**What you are asked to do:**
Copy every line of the items below that contains the word "camera". Case counts.

**Recorded information:**
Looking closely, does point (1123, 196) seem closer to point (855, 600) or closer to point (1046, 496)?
==
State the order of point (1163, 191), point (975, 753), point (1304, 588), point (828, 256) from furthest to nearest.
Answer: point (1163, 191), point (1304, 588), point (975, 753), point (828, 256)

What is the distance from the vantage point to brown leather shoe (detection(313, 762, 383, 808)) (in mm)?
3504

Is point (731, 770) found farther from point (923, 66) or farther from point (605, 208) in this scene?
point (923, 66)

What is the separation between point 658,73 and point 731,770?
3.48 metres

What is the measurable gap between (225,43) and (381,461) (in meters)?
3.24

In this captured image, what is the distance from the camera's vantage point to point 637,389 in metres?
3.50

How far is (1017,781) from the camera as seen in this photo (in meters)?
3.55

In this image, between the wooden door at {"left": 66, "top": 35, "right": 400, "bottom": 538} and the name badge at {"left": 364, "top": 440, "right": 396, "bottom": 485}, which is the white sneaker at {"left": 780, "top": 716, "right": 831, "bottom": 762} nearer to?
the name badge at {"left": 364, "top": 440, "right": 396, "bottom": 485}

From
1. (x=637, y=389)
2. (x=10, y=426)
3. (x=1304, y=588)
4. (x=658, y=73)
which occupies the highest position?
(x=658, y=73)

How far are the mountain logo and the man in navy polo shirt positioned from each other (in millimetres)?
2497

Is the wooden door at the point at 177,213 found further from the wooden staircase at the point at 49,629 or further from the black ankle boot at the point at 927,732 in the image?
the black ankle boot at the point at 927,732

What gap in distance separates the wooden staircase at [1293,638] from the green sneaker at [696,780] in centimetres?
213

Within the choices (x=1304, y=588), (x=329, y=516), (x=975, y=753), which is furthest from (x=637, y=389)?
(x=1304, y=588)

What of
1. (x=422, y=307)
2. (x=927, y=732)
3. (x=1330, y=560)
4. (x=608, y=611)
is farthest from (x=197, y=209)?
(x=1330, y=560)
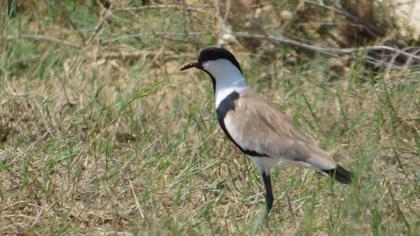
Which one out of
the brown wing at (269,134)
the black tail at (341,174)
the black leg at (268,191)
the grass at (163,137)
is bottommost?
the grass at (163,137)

**The reply:**
In this captured image, what is the distance from the camera's vantage point to point 637,389 in metres?
How far is (1017,781) from the camera as seen in this photo (in meters)?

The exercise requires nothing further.